SOAL DIKERJAKAN:
**1.** Dalam teks tentang Gus Dur, istilah apa yang ditulis dalam kurung untuk keharmonisan antara manusia dan alam semesta?
**2.** Tuliskan ulang tanpa perubahan bagian teks tentang Gus Dur yang dimulai dari "Aktivitas sosok Gus" dan berakhir pada "(hablum minal ‘alam).".
**3.** Teruskan teks tentang Gus Dur, dimulai setelah kalimat terakhir yang tertulis.

Aktivitas sosok Gus Dur
tidak lepas dari berbagai aspek baik aspek agama, sosial, ekonomi, politik, dan
budaya bahkan hingga sumberdaya alam dan lingkungan hidup. Banyak kalangan yang
menulis sosok beliau dari aspek agama, sosial, ekonomi, politik dan budaya
hingga menghasilkan beratus-ratus kajian dan buku-buku sampai kegiatan sarasehan/kongkow
yang dilakukan untuk membedah pemikiran beliau. Namun tidak banyak yang
membahas tentang bagaimana upaya dan usaha Gus Dur andil dalam mewujudkan tata
kelola sumberdaya alam dan lingkungan hidup yang selama ini ia fikirkan dan
lakukan untuk menjaga keharmonisan antara manusia dan alam semesta (hablum minal ‘alam).

DATA:
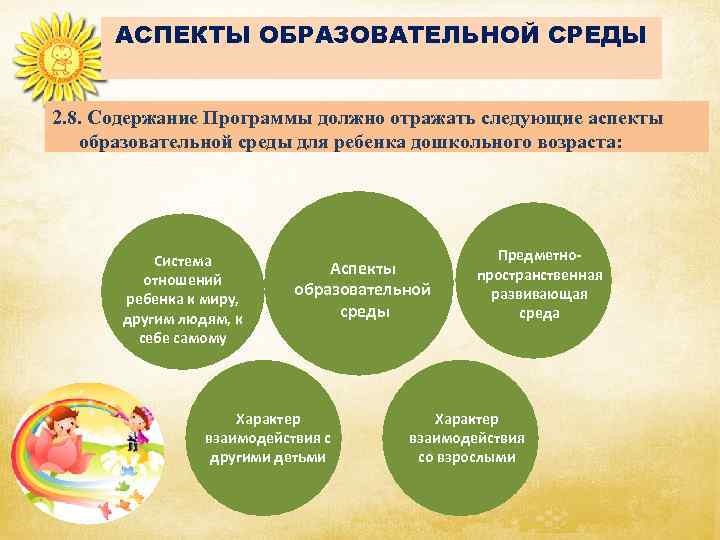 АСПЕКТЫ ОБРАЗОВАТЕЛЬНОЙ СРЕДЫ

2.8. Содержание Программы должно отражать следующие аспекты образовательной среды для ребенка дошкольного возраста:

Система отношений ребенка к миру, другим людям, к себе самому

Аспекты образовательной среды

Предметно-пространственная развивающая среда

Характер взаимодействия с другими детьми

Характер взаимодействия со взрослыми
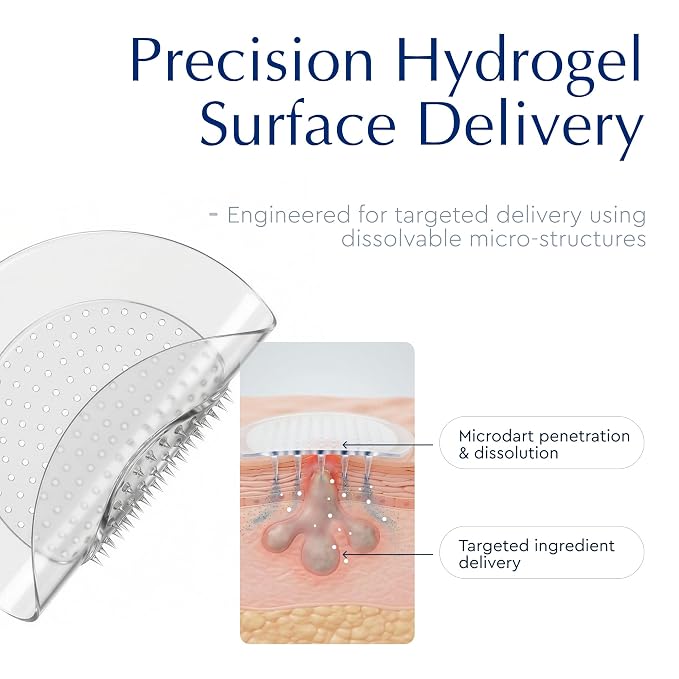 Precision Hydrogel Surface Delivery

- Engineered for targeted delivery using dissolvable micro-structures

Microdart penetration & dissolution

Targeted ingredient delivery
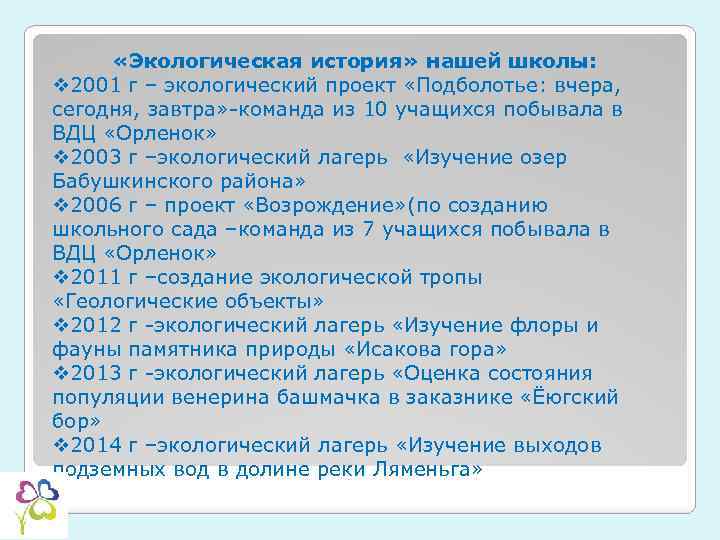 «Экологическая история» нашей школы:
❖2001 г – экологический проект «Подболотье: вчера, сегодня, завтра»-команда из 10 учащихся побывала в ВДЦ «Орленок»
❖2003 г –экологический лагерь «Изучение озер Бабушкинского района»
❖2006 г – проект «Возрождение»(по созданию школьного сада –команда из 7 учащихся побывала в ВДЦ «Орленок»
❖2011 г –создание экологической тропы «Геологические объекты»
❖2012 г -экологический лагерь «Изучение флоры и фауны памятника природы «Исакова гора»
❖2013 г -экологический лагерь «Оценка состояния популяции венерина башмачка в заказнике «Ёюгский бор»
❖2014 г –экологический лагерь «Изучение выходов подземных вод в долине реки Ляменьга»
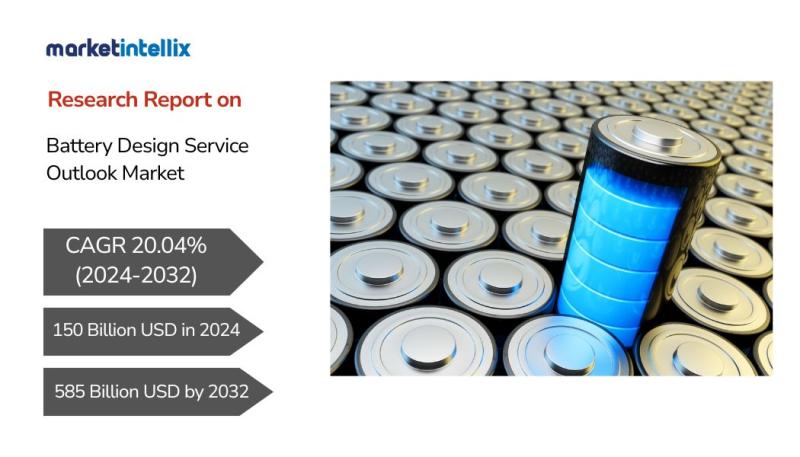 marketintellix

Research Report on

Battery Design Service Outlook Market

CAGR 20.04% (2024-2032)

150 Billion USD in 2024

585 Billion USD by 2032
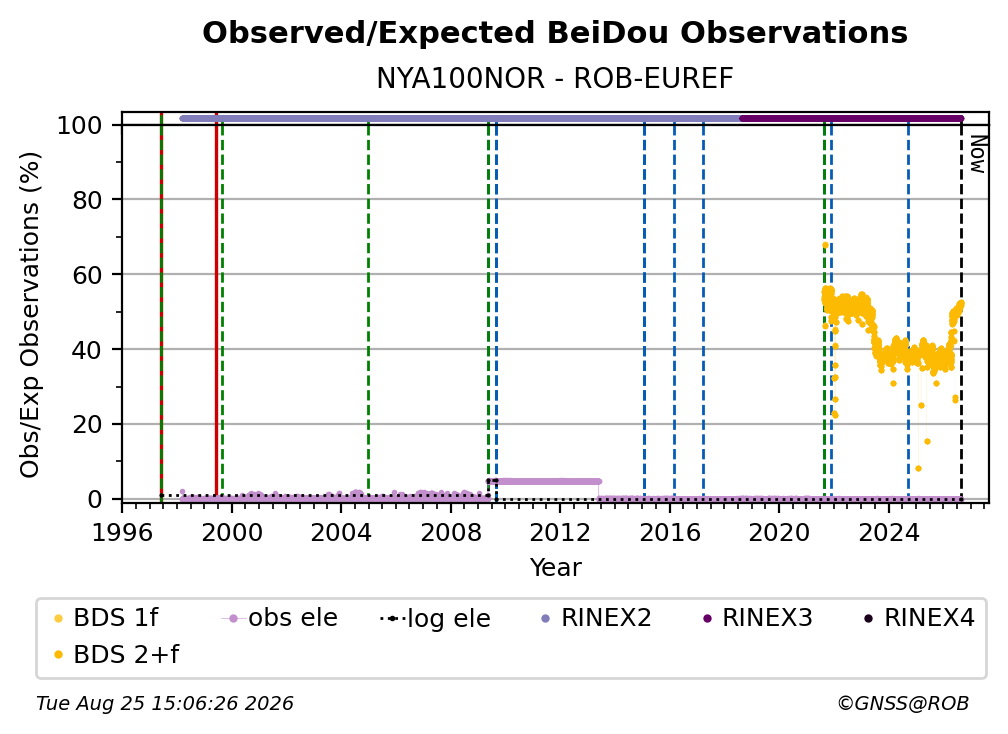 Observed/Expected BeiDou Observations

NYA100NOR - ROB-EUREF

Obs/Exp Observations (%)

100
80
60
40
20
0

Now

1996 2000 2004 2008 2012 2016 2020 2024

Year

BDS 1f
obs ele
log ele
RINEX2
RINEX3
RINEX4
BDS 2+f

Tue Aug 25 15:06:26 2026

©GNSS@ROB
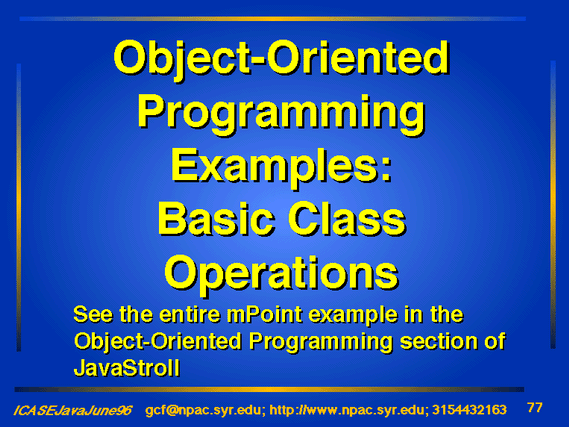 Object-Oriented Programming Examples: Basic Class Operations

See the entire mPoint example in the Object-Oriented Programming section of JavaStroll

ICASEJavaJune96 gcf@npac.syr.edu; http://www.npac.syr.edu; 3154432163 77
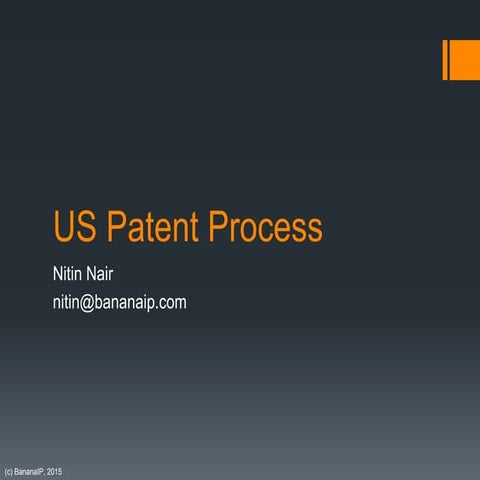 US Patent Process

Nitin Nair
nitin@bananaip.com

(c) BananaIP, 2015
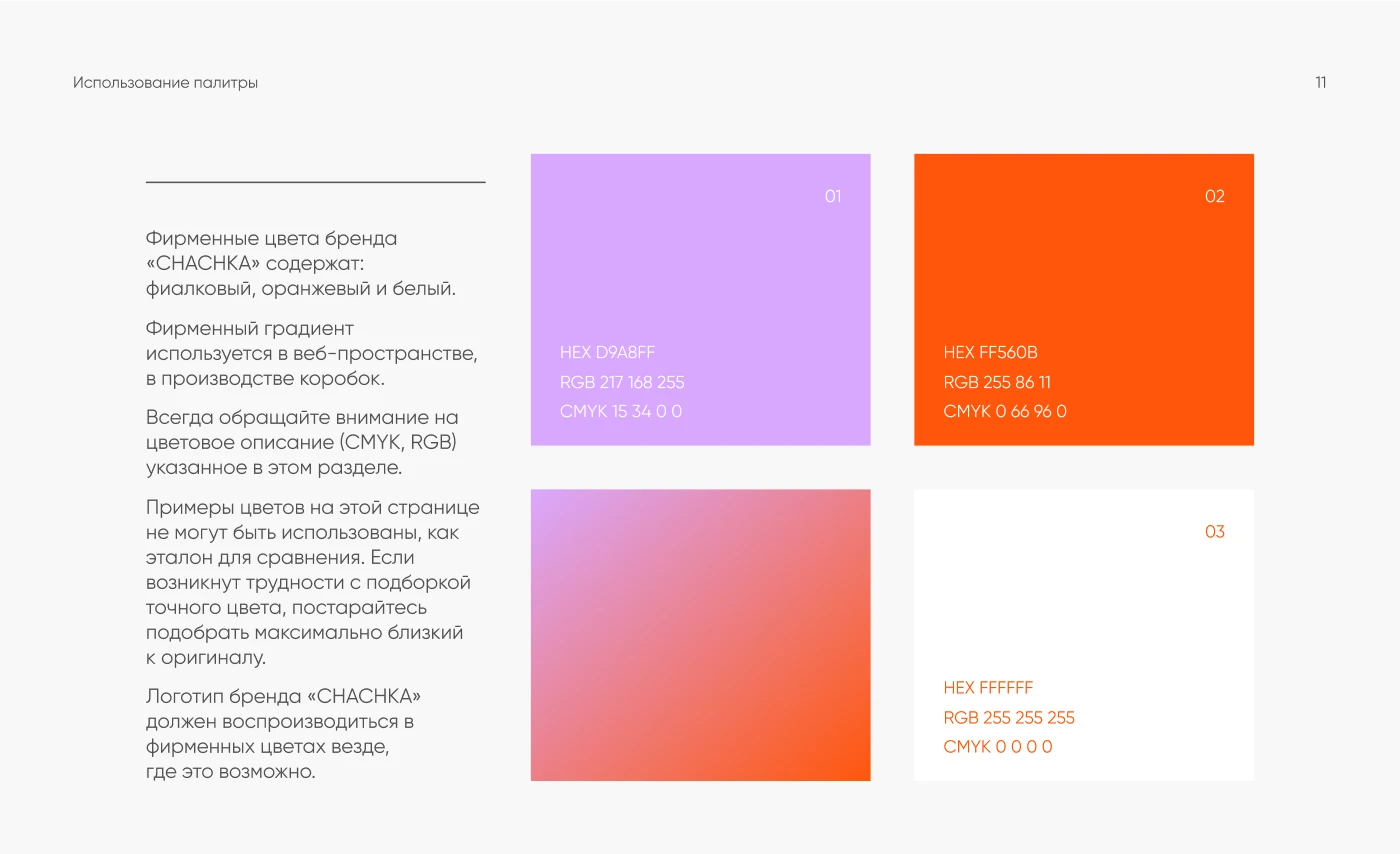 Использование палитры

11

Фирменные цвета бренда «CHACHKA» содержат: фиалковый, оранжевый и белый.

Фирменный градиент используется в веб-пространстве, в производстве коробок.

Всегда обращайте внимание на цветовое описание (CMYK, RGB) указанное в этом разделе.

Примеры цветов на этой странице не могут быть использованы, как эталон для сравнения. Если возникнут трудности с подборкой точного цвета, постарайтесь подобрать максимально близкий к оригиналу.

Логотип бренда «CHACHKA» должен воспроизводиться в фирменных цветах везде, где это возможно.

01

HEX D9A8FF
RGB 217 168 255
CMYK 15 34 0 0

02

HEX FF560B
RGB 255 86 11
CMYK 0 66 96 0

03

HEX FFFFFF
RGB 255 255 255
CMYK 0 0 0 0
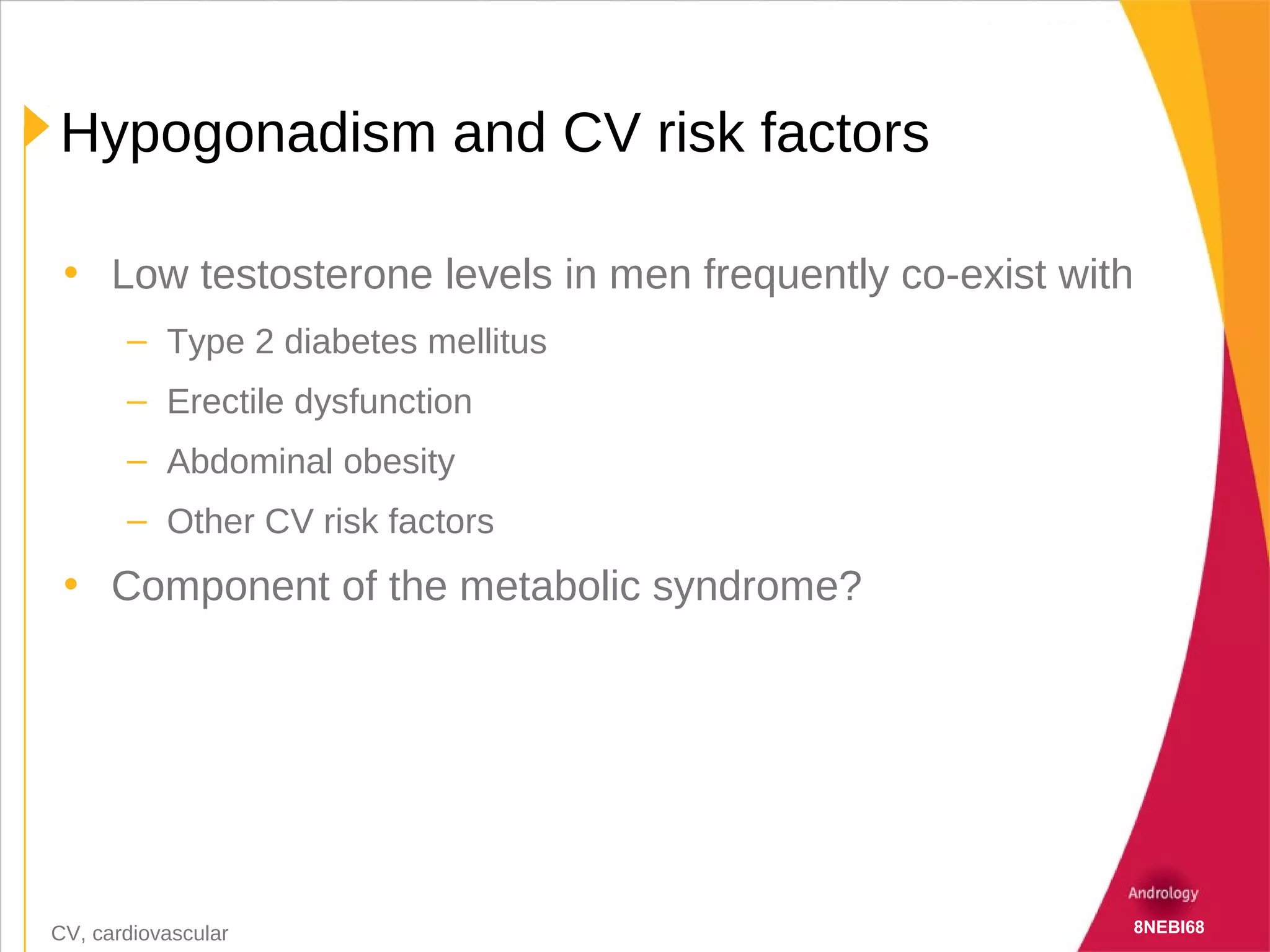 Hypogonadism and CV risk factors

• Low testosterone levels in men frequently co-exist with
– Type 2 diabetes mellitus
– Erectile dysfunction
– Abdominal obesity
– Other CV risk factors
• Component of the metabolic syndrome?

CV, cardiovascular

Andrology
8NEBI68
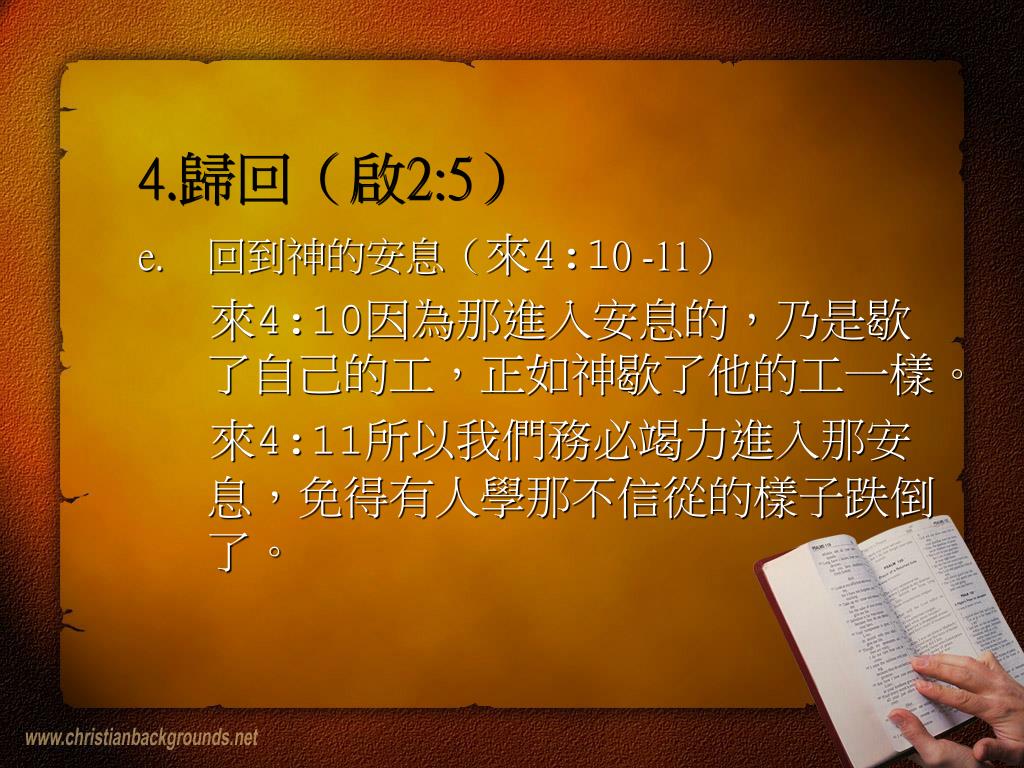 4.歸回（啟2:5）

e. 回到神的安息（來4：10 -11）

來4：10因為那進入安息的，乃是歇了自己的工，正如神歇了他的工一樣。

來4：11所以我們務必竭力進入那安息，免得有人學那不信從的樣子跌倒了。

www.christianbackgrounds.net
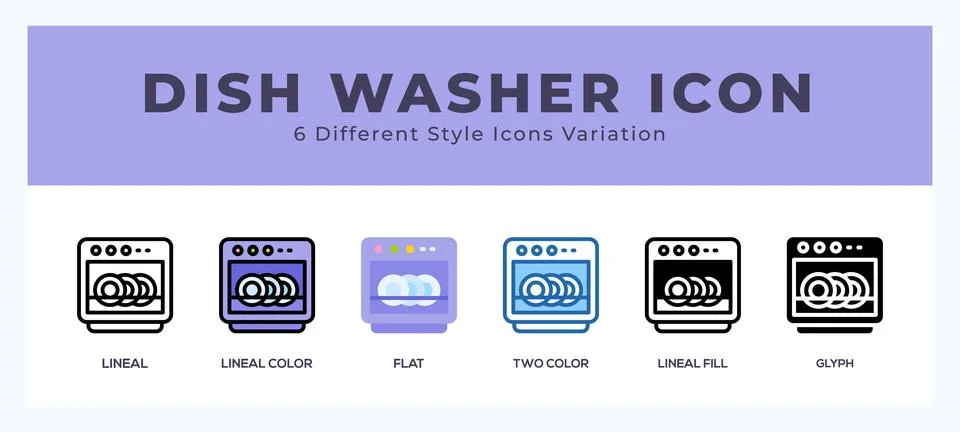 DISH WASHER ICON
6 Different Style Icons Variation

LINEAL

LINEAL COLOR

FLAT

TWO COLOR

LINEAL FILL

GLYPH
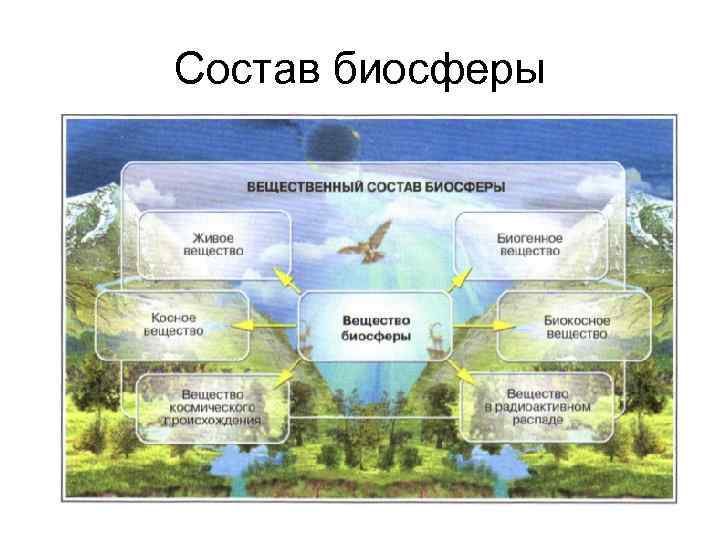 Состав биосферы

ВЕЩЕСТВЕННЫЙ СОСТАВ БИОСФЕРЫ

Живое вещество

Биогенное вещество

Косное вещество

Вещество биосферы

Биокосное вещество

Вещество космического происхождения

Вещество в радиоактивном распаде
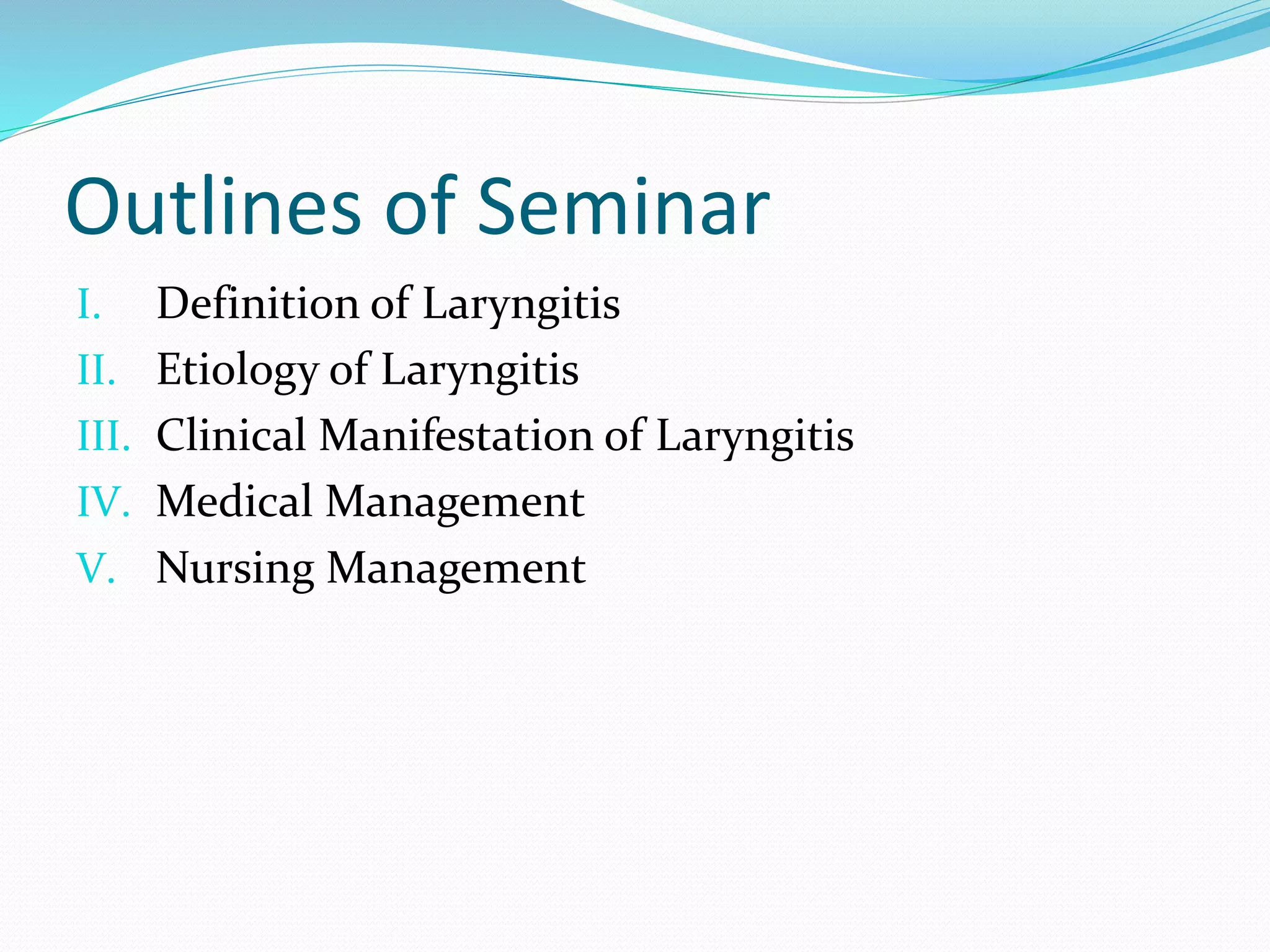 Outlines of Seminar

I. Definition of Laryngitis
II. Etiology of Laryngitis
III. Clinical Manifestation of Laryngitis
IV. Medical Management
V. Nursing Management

JAWABAN TIAP SOAL:
**1.** Hablum minal ‘alam.

**2.**
Aktivitas sosok Gus Dur
tidak lepas dari berbagai aspek baik aspek agama, sosial, ekonomi, politik, dan
budaya bahkan hingga sumberdaya alam dan lingkungan hidup. Banyak kalangan yang
menulis sosok beliau dari aspek agama, sosial, ekonomi, politik dan budaya
hingga menghasilkan beratus-ratus kajian dan buku-buku sampai kegiatan sarasehan/kongkow
yang dilakukan untuk membedah pemikiran beliau. Namun tidak banyak yang
membahas tentang bagaimana upaya dan usaha Gus Dur andil dalam mewujudkan tata
kelola sumberdaya alam dan lingkungan hidup yang selama ini ia fikirkan dan
lakukan untuk menjaga keharmonisan antara manusia dan alam semesta (hablum minal ‘alam).

**3.**
Gus Dur yang lahir di
Jombang 7 September 1940 menjadi sosok guru bangsa yang terus di dambakan oleh
masyarakat. Dalam dirinya melekat sosok yang humanis (memanusiakan manusia) yang
salah satunya dikarenakan latar belakang dari keluarga pesantren yang selalu
melekat dan menjadi spirit dalam mendasari pemikiran dan tindakan landasan
beliau untuk memperjuangkan nilai-nilai kemanusiaan melalui berbagai cara.
Salah satunya yaitu menyelamatkan sumberdaya alam dan lingkungan hidup yang juga
tertuang dalam Al-Qur’an yang pada intinya bahwa manusia memiliki
kewajiban-kewajiban yang melekat baik kewajiban kepada Tuhan Sang Pencipta,
kewajiban antar sesama manusia, dan kewajiban kepada alam semesta. Maka dalam
tulisan ini akan mengulas bagaimana pemikiran-pemikiran Gus Dur dalam mweujudkan
tata kelola sumberdaya alam dan lingkungan hidup yang adil dan berkelanjutan
untuk menjaga keseimbangan antara kehidupan manusia dan alam.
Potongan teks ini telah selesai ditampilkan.